The best red wine in the world!


Some say Georgia is the birthplace of wine. I do not know if that claim is true but Georgian wine is surely of very good quality and the monastery we visited that balmy November afternoon was located in the wine country in northern Georgia. But wine was not on my mind when I stepped into that beautiful monastery. I was looking at the paintings and admiring the ambience along with my colleagues when I saw someone extend an exquisitely beautiful glass towards me. "You must taste this wine", Bshop Sergei said, "it is one of the best you will ever have". And he was right! I only wish I had more time to enjoy the red wine that the Bishop offered. But our next meeting was with the President of Georgia - and his restless aides were hurrying us along.


* * * * * * * * * *

Mikheil Saakashvili was in his mid-twenties when the call came from home. He had just got a law degree from Columbia University in New York and, after a stint at George Washington University in Washington DC, he was working for a law firm in New York. This was 1995 and elections had just been announced for the Georgian Parliament. After the initial years of transition following the collapse of the Soviet Union, Georgia was going to take the first major step towards democracy. A friend called, asking Mikheil to return and with him, and many others of his generation, contest for a seat in the Parliament. He packed his bags, left what could have been a promising career as a lawyer in the US, and returned home. "Was this an easy decision for him, or did he agonize over it?" - my question to him that afternoon did not evoke a direct answer. The decision, nonetheless, turned out to be right one. He won and immediately got appointed as Chairman of an important Parliamentary Committee. Then, in 2000, barely in his thirties, Saakashvili became Justice Minister. He resigned a year later but was back in government in January 2004 after winning the Presidential elections that followed the Rose Revolution of 2002. Mikheil Saakashvilli was the youngest President in Europe at that time.


In his six years as President, Saakashvili and his young associates have brought about remarkable changes to the country. The most notable perhaps is the crackdown on corruption but there have been other reforms as well –on the World Bank Group’s “Doing Business” indicators that measure progress in improving the regulatory framework for business, Georgia was recently named as the country with the most progress during the past five years, surpassing the other 182 countries covered by the indicators. But all is not well. Concerns have been expressed about high-handedness and human rights violations from time to time. And the Russians are concerned about the strongly pro-western orientation of the government.

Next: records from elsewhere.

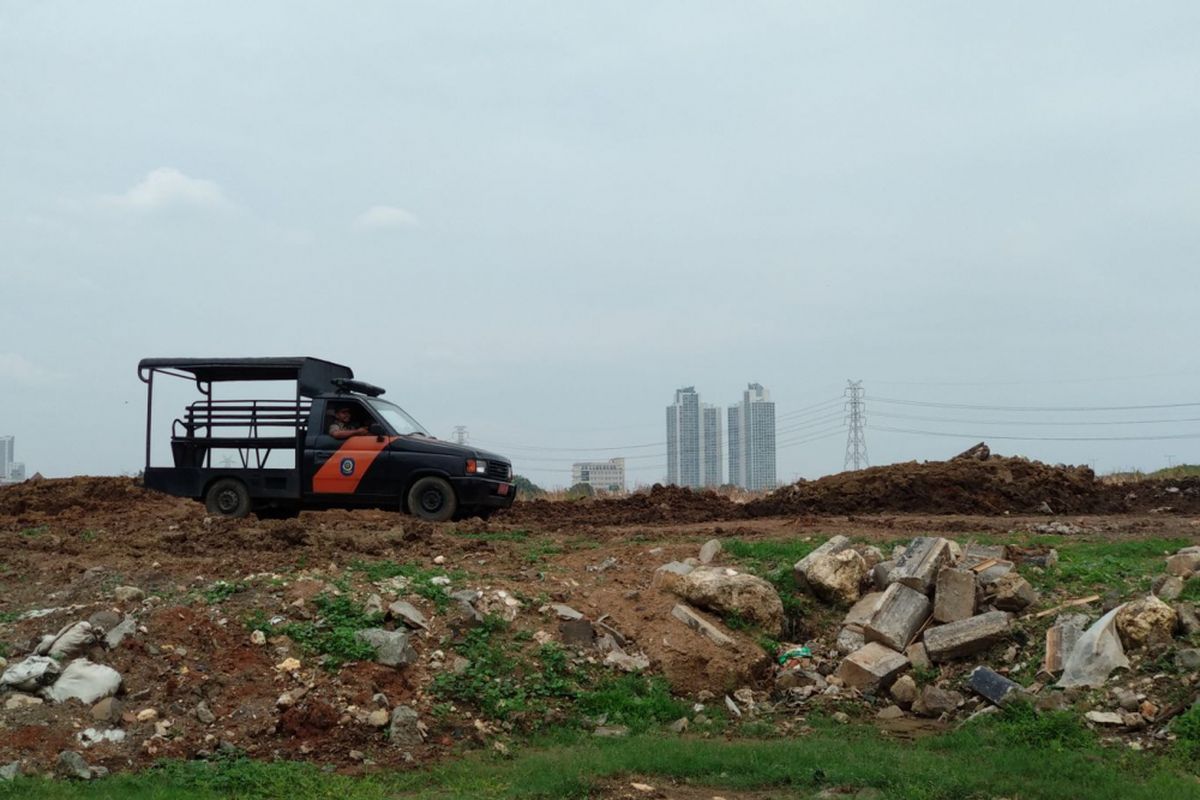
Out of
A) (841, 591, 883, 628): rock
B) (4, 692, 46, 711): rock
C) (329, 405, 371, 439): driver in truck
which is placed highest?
(329, 405, 371, 439): driver in truck

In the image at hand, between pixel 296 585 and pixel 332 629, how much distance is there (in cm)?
88

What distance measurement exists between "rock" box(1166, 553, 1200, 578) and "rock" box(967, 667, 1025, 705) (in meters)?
2.76

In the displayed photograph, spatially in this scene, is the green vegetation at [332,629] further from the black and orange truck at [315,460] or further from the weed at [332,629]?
the black and orange truck at [315,460]

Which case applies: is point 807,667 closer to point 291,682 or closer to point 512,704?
point 512,704

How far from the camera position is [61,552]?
13.0 metres

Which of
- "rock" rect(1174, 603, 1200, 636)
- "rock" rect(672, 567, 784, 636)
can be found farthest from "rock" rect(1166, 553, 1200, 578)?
"rock" rect(672, 567, 784, 636)

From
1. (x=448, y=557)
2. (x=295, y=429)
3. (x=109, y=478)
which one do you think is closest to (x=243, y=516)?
(x=295, y=429)

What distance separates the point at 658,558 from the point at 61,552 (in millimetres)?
7068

Waiting for the President to arrive


When he met us at a resort, two and a half hours drive from the capital Tbilisi, Saakashvili was initially in a relaxed mood. We were meeting him on a terrace with a spectacular view. On one side was a beautiful lake framed by the mountains on the Russian border. On the other side, we could see valleys filled with vineyards that reminded us that this is the country which some people claim is the birthplace of wine. The President’s aides told us that he will join us in a few minutes and that we should relax and enjoy the food and drinks that have been laid out for us. I was interested in taking photographs and wanted to check if the President would be ok with that. So when I noticed a handsome Georgian, in jeans and a casual sports jacket, talking to some of my colleagues, I thought of going and asking him. But before I could, he muttered something about being back in a few minutes and left the terrace. He would have been the perfect person to ask for that was none other than Mikheil Saakashvili himself! Like a good host running a few minutes late, the President had come up to apologize and check if we were doing ok.


President Saakashvili giving his speech


Ten minutes later, he was back but this time in a more formal, Presidential, mode. The podium had been set up for the TV cameras. With the presidential and national flags beside him, and the spectacular view of the lake and the mountains framing him from the back, Saakashvili spoke to us. But he spoke in his native language and the headphones which carried the translation told us that the President’s flamboyance and demagogy was aimed more at his country folks than his international guests. He did take questions which he answered partly in English and partly in Georgian. But as I mentioned before, he was less than forthcoming in his answers. It was clear who his real audience was that day. It was his fellow Georgians – but also the powers beyond the borders.